**TASK DETAILS:**
The records must be duplicated exactly, with every picture left out.

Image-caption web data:
# # #

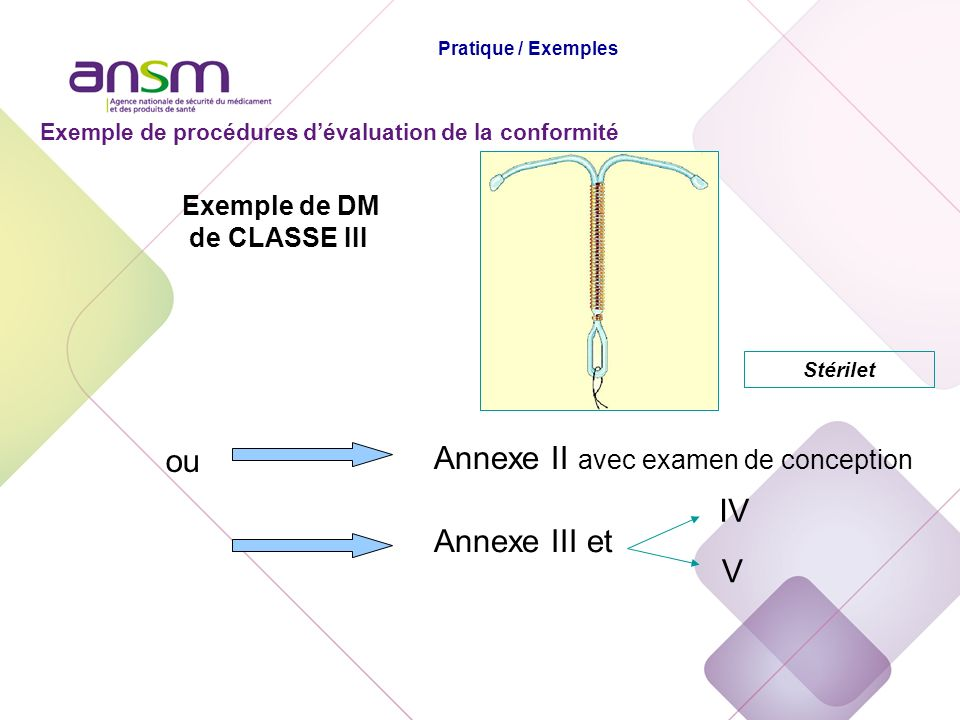 Exemple de DM de CLASSE III Annexe II avec examen de conception ou Annexe III et IV V Stérilet Exemple de procédures dévaluation de la conformité Prat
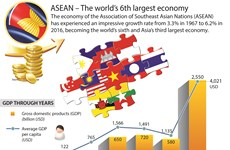 ASEAN – The world's 6th largest economy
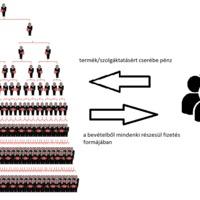 Mi a különbség az MLM és a piramisjáték közt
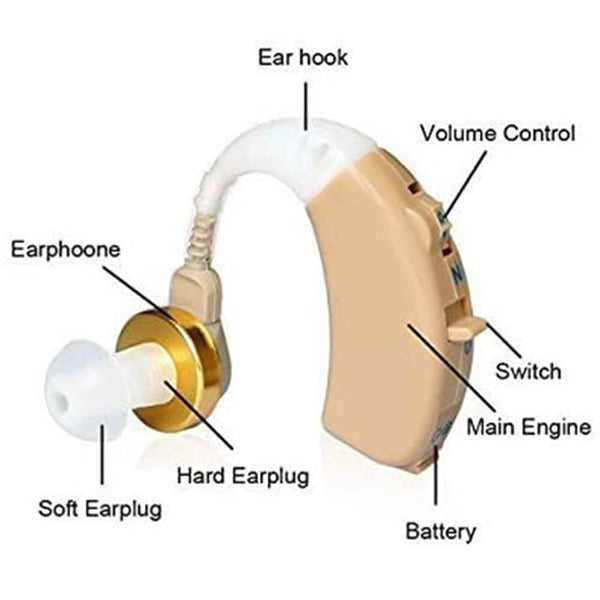 Mini Ear Hearing Aids for Hard of Hearing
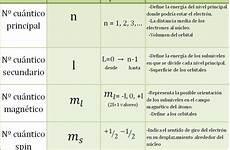 cuales son los simbolos naturales que representa el estado guarico quimica numeros cuanticos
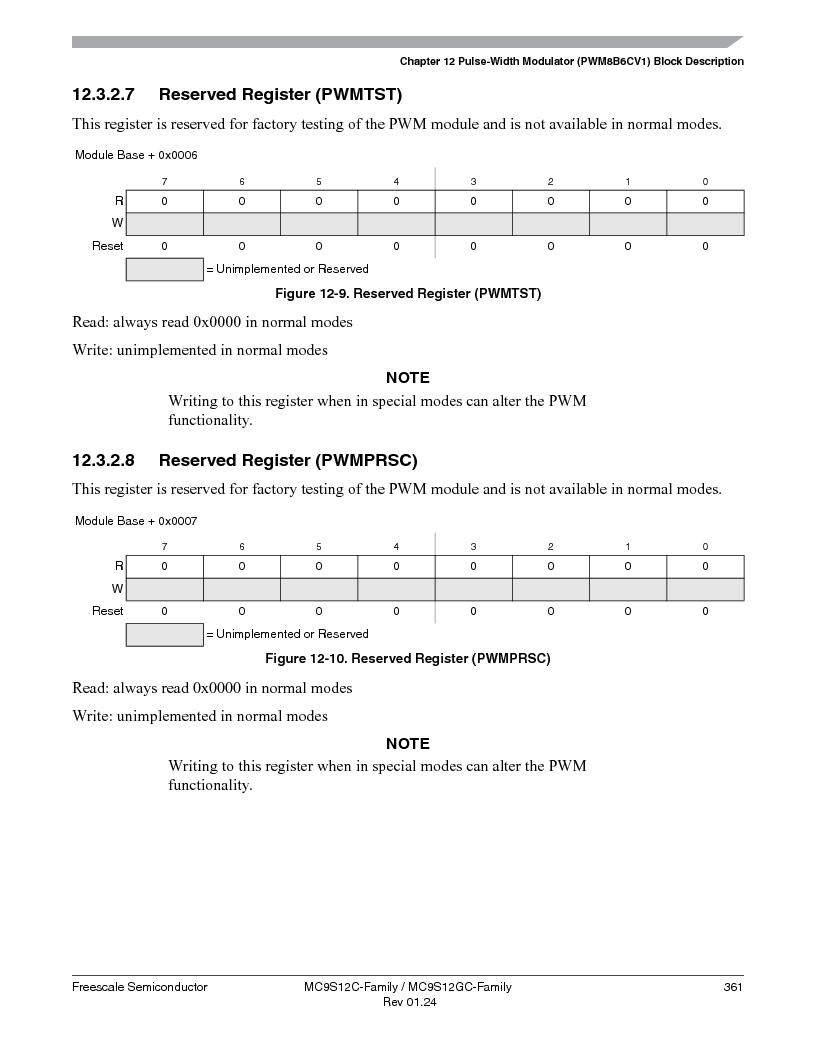MC9S12GC96VFUE ,Freescale Semiconductor厂商,IC MCU 96K FLASH 25MHZ 80-QFP, MC9S12GC96VFUE datasheet预览  第361页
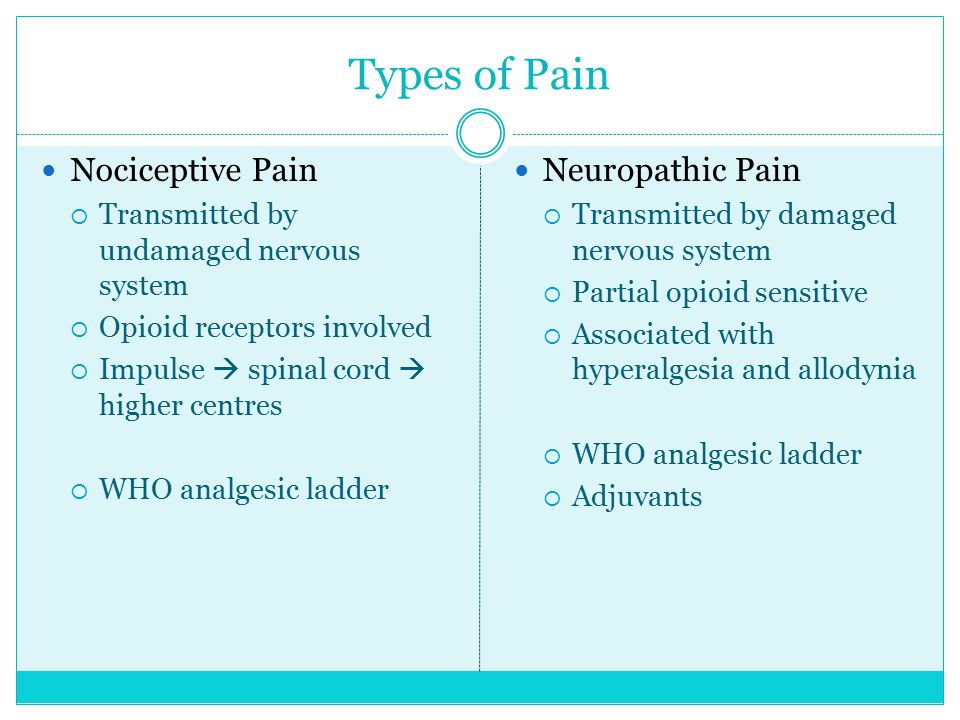 Types of Pain Nociceptive Pain  Transmitted by undamaged nervous system  Opioid receptors involved  Impulse  spinal cord  higher centres  WHO an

# # #

**RESULT BELOW:**
 Exemple de DM de CLASSE III Annexe II avec examen de conception ou Annexe III et IV V Stérilet Exemple de procédures dévaluation de la conformité Prat
 ASEAN – The world's 6th largest economy
 Mi a különbség az MLM és a piramisjáték közt
 Mini Ear Hearing Aids for Hard of Hearing
 cuales son los simbolos naturales que representa el estado guarico quimica numeros cuanticos
MC9S12GC96VFUE ,Freescale Semiconductor厂商,IC MCU 96K FLASH 25MHZ 80-QFP, MC9S12GC96VFUE datasheet预览  第361页
 Types of Pain Nociceptive Pain  Transmitted by undamaged nervous system  Opioid receptors involved  Impulse  spinal cord  higher centres  WHO an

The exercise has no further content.